A insustentável leviandade da mídia e a longa Travessia.
por Frederico Firmo de Souza Cruz
O país continua fazendo uma travessia num meio viscoso, correntes antigas tentam levá-lo sempre ao mesmo lugar. É uma longa travessia. Nas costas do sapo barbudo, escorpiões a todo momento relembram sua própria natureza. Mas este sapo é bicho de casco duro e resiste às picadas sucessivas. A imprensa e mídia mostram o tempo todo a sua natureza. A quantidade de críticas a Bolsonaro não os modificou. Se especializaram em criar realidades paralelas virtuais e até algumas que se realizam. Após falhas sucessivas, e incapacidade total de emplacar entre os candidatos, aqueles mais palatáveis dentre o tucanato, partiram sem muita convicção para outros partidos indo cada vez mais para o baixo clero . Descobriram depois de muitas tentativas que não bastava destruir o candidato Lula e o partido. Tentaram com o Mensalão, não funcionou. Aí veio a Lava jato, se lambuzaram na luta anticorrupção. A mídia deixou de se preocupar com as pautas da realidade e num esforço cenográfico diário transformaram o país num grande tubo de esgoto. Apresentadores, que em algum dia já foram repórteres, vivendo da propaganda de si mesmo, passaram a fazer análises e discurso de valores e até xingamentos. Neste período não tinham vergonha de propagandizar o lado que haviam tomado. Os julgamentos de valor eram fortes e enfáticos. A neutralidade jornalística nem aparecia na retórica.

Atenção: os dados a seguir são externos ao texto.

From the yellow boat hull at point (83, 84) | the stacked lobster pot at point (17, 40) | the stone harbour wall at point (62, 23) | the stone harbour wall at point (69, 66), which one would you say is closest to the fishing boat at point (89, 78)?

No entanto, a realidade para além do cenário foi aparecendo. Em desespero, descobriram que não tinham mais o monopólio da informação, nem do judiciário. Iniciaram a atividade de ‘noticiar’ a realidade de um desgoverno, mas não mais faziam análises e ou julgamentos de valor, apenas noticiavam. A neutralidade jornalística voltou à retórica. O país presenciou uma CPI demonstrando a manipulação, a fraude, o roubo até com vacinas. A televisão se tornou garantista, e diante das provas irrefutáveis de maracutaia, exigiam provas mais concretas, pois não se tinha uma fotografia ou áudio. Deixaram o assunto morrer como uma grande derrota do novo governo. Na época ainda não tinham perdido a trágica figura, aquele que queria ser Quixote contra os moinhos, mas em vez de Pança tinha Dallagnol como parceiro. Este Quixote não lutou contra moinhos de vento, ele criou moinhos de vento. Diante das mensagens, testemunhos e principalmente do abandono governamental e de parte do espectro político de direita, Moro foi se transformando mais e mais numa triste figura. Hoje parece um espectro caminhando de gabinete em gabinete e de tribunal para tribunal. Bem abatido mantém a esperança de ainda ressuscitar como político. No meio tempo, não se recusa a beijar a mão de Bolsonaro ou de Dino. Do jeito que está, a tal da direita que de moderada não tem nada, perde a grande esperança branca. Esta direita ainda não sabe se continua ou se abandona de vez o Bolsonaro. Na mídia, o cinismo impera. Para quem achava que uma visita a um vendedor de apartamento, e pedalinhos eram provas concretas e contundentes para avalizar a prisão de um ex presidente, agora acham que roubos de jóias, inúmeras entrevistas e lives, trocas de mensagens, reuniões com embaixadores, reuniões ministeriais são apenas provas circunstanciais. Segundo Octavio Guedes, planejar um golpe de estado não é crime. Tem-se que provar que o mandante fez parte da execução. Algo assim como: ele atirou para matar, mas errou o tiro, portanto isto não é crime. E assim Octavio Guedes, se torna influencer Bolsonarista. Afinal, isto é tudo que os Bolsonaro e bolsonaristas querem ouvir. No momento todos sabem que a minuta do golpe andou pela mão e cabeça dos Bolsonaros, mas como diz o Octavio Guedes, não tem a assinatura.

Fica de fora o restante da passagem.